Une décision confirmée le 3 ventôse an III (21/02/1795) par un décret qui dispose que « la République ne salarie aucun culte… elle ne fournit aucun local ni pour l’exercice du culte ni le logement des ministres… la loi ne reconnaît aucun ministre du culte »…

 Le Concordat de 1801 en revanche dispose que « Le Gouvernement assurera un traitement convenable aux évêques et aux curés dont les diocèses et les cures seront compris dans la circonscription nouvelle. »… sans précision supplémentaire.

 Ce sont les Articles organiques de 1802 qui fixent les montants des « traitements » des ecclésiastiques « Le traitement des archevêques sera de 15, 000 fr., Le traitement des évêques sera de 10, 000 fr., Les curés seront distribués en deux classes. Le traitement des curés de la première classe sera porté à 1, 500 francs, celui des curés de la seconde classe à 1, 000 francs. »

Dispositions comparables pour les cultes protestants. En revanche, les ministres du culte juif ne seront rémunérés qu’à partir de 1831.

Jusqu’à la loi de 1905, les modifications ne portent que sur les montants alloués aux ministres.

              2-2 L’annexion

 Il serait fastidieux de noter tous les textes de la période allemande sur ce sujet.

 Le texte fondamental est la loi, toujours en vigueur pour l’essentiel, du 15 novembre 1909 « relative aux traitements et pensions des ministres des cultes rétribués par l’État et de leurs veuves et orphelins ».

Elle dispose que « les ministres des cultes [reconnus] perçoivent un traitement de l’État selon un classement indiciaire fixé par référence aux indices prévus pour le classement hiérarchique des grades et emplois des personnels civils et militaires de l’État ».

 C’est donc une législation allemande qui instaure une progression à l’ancienneté des traitements et, par ailleurs … des pensions « lorsqu’après 10 années au moins de service, ils deviennent d’une façon durable… incapables d’assurer leur ministère et sont mis à la retraite.

              2-3 Depuis 1918

 Les textes allemands cités ci-dessus sont maintenus.

Un décret du 11 septembre 2007 réaffirme l’application de la loi de 1909, avec un simple toilettage de dispositions devenues obsolètes…
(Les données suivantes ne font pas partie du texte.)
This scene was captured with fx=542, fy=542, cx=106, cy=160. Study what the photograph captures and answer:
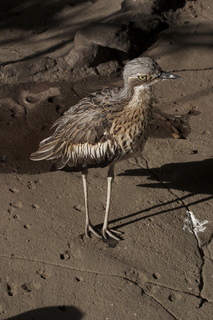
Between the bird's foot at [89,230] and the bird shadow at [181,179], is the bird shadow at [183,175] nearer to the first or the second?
the bird shadow at [181,179]

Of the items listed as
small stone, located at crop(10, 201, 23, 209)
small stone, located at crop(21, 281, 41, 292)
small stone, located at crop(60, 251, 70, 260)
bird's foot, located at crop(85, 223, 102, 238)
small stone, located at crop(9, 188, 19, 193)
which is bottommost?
bird's foot, located at crop(85, 223, 102, 238)

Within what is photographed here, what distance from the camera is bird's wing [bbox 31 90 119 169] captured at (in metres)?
4.81

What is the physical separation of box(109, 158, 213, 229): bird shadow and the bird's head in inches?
51.4

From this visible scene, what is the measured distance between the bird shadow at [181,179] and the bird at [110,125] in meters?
0.65

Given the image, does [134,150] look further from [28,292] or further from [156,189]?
[28,292]

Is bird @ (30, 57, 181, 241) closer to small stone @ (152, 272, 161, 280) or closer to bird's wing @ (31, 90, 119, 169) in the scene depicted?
bird's wing @ (31, 90, 119, 169)

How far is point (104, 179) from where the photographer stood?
5.66 m

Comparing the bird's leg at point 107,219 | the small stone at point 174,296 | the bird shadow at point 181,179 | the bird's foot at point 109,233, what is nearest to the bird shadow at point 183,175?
the bird shadow at point 181,179

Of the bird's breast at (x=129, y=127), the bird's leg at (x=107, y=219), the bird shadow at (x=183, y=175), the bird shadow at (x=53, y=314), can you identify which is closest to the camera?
the bird shadow at (x=53, y=314)

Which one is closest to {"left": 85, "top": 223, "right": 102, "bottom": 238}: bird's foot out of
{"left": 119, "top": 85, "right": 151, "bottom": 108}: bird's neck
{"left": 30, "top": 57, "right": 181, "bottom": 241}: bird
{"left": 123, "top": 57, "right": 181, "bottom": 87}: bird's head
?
{"left": 30, "top": 57, "right": 181, "bottom": 241}: bird

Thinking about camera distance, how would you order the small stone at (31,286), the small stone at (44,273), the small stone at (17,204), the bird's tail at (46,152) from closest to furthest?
1. the small stone at (31,286)
2. the small stone at (44,273)
3. the bird's tail at (46,152)
4. the small stone at (17,204)

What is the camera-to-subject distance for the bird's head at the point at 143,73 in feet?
14.9

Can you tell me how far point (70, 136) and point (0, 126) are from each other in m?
1.55

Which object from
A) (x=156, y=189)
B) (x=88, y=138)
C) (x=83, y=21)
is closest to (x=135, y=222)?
(x=156, y=189)
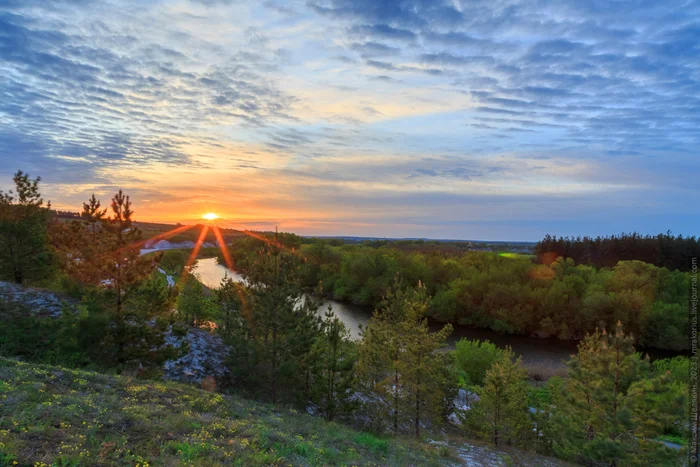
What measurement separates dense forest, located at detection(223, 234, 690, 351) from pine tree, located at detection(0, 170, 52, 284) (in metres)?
24.9

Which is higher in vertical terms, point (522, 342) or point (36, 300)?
point (36, 300)

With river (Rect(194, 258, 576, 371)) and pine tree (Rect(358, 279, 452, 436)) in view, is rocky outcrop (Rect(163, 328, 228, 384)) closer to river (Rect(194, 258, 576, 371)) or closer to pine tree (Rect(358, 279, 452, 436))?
pine tree (Rect(358, 279, 452, 436))

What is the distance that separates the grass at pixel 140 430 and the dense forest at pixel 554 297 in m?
35.1

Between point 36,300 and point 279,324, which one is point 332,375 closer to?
point 279,324

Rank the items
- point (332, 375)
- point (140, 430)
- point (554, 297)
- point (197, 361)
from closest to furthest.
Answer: point (140, 430)
point (332, 375)
point (197, 361)
point (554, 297)

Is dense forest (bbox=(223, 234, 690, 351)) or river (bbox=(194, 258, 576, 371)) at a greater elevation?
dense forest (bbox=(223, 234, 690, 351))

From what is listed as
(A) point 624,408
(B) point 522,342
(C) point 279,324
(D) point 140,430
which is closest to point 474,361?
(B) point 522,342

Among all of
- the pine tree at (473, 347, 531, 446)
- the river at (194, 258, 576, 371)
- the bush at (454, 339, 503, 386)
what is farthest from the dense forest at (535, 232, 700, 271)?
→ the pine tree at (473, 347, 531, 446)

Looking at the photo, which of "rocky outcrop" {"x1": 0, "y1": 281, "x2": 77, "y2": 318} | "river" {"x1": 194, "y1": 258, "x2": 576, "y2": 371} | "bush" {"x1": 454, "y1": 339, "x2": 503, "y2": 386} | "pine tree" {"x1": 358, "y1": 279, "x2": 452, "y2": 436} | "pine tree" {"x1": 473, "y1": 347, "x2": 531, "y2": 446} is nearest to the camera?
"rocky outcrop" {"x1": 0, "y1": 281, "x2": 77, "y2": 318}

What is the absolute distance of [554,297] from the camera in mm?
58000

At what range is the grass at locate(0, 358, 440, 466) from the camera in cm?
550

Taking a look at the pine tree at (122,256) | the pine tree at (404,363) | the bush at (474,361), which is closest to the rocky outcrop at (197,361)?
the pine tree at (122,256)

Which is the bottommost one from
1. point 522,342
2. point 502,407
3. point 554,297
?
point 522,342

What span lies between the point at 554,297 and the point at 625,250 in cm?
3650
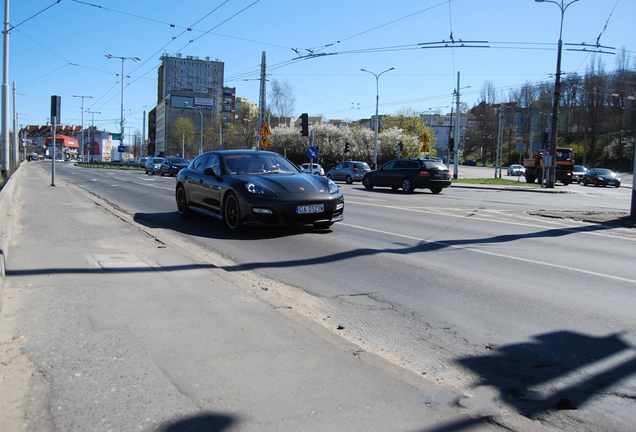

 Aucun de ces textes ne prévoit de cotisation pour financer le régime local des pensions de retraite …

 Cependant, il est presque logique, dans l'esprit du statut local des cultes, qu'il n'y ait pas de cotisation. Les ministres des cultes sont plus ou moins assimilés à des fonctionnaires de l’État. Pour lesquels il n'y a pas de caisse de retraite, leurs pensions étant financées par le budget dudit État. Il y a bien sur les fiches de paye une mention correspondant à « retenue pour pension » mais c'est un jeu d'écriture : c'est une somme qui n'est pas touchée par le fonctionnaire, elle n'alimente aucune caisse ; elle reste simplement incluse dans le budget.